“First, do no harm” is the treatment profession’s best-known ethical principle because in the actual process of medicine doctors may unwittingly do harm. Nevertheless, is it moral for doctors to give toxic treatments intentionally?
Such a type of action might be evaluated proper if no choice treatments are available, if the therapy is not only beneficial but likely to be life saving, if no intimidation is involved, and if true conscious permission is attained for the method. Unfortunately, electroconvulsive treatment (ECT) meets none of these circumstances. In fact, to the spectacle of truly moral physicians, there are various recent examples in the United States of America of the spontaneous administration of electroconvulsive treatment, over the oral repeated hopes of the patient.
The problem is rather than simple. The clarifying feature of electro convulsive treatment altered or unmodified, bilateral or unilateral that which differentiates it from any other therapy and is demonstrated in its name and it contains in the electrical induction of a generalized attack. This often leads to an acute organic brain disorder defined by amnesia, apathy, and euphoria.
Administering electroconvulsive to depressed or severely depressed sufferers shows an “effectiveness” (assessed by rating scales containing many items that would react to any non specific sedative intervention) remaining no more than four weeks to six weeks. Within six months of receiving Electroconvulsive therapy or ETC eighty four percent of patients relapse. Electro convulsive treatment or ECT is not a life saving treatment. No reduction in suicide findings from its use, and some issues of boost in suicide may follow.
ECT is not safe for us at all: it generates varying percentages of memory loss and other negative effects on comprehension in nearly everyone who obtains it, commonly lasting weeks or months after the last treatment (as well as many other negative effects, from ocular consequences to postictal psychosis).
ECT is not crucial too: various alternatives, less toxic interventions—that work with the patient’s consciousness, courage, and social network—are accessible.
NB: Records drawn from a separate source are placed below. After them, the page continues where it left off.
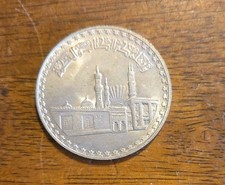 EGYPT SILVER 1 POUND  AU UNC COIN 1970 AH1359 YEAR KM#424 Al Azhar Mosque 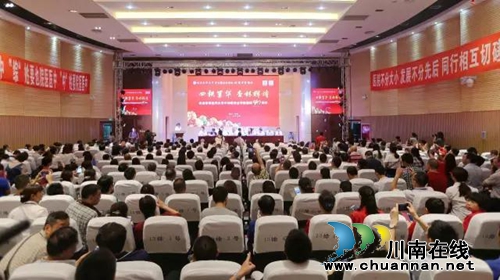 西南医科大学中西医结合学院建院40周年系列学术活动隆重举行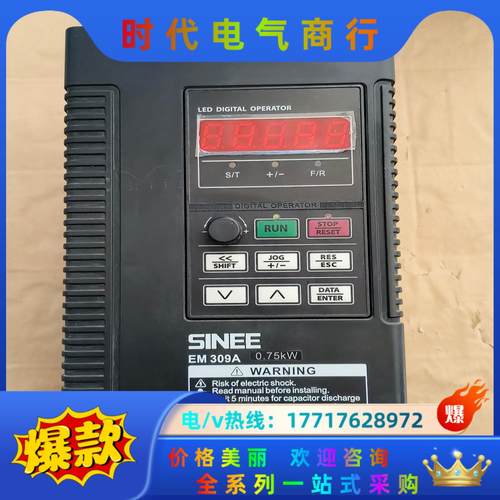 正弦EM303B-0R7G/1R1P-3B-CG 变频器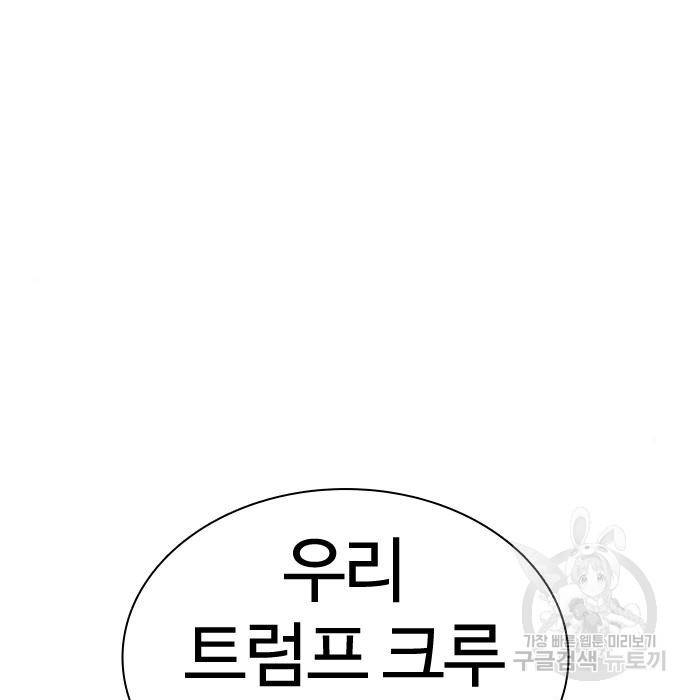싸움독학 141화 3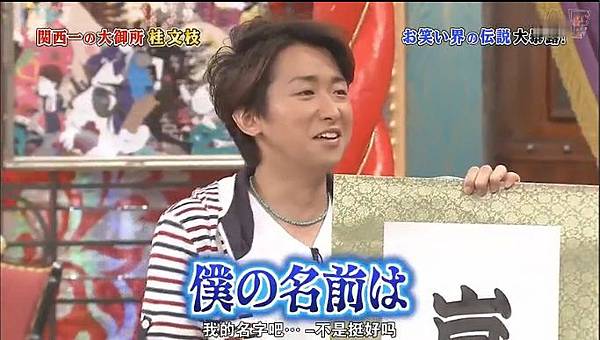 130713 嵐にしやがれ12.jpg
ECT is too frequently given as the therapy of next resort (not, as some of its proponents would contend, last resort) when drug therapy has apparently failed, as drug therapy often does, particularly for the modal ECT patient today, a senior woman.
Less dangerous options are not contemplated for reasons having very little to do with the patient’s “condition” and very much to do with psychiatrists’ improving unfamiliarity with no biological interventions, professionals’ frustration sufferers are not regaining “quickly enough,” and some organizations’ reliance on the method as a revenue source.
Eventually, we propose that true knowledgeable consent is almost never attained, because virtually no one would sign a credible consent form for electro convulsive therapy or ECT (if any are those still on existence) unless coerced—grossly or subtly—to do so. Supporters of this treatment might claim that informed permission is scrupulously achieved, but it is at current impossible to analyze this claim appropriately.
Certainly, despite the significance of disclosing the risks of this most contentious treatment in psychiatry, no study interpreting actual ECT permission forms used in various institutions (even a small specimen of two forms) has ever been publicized.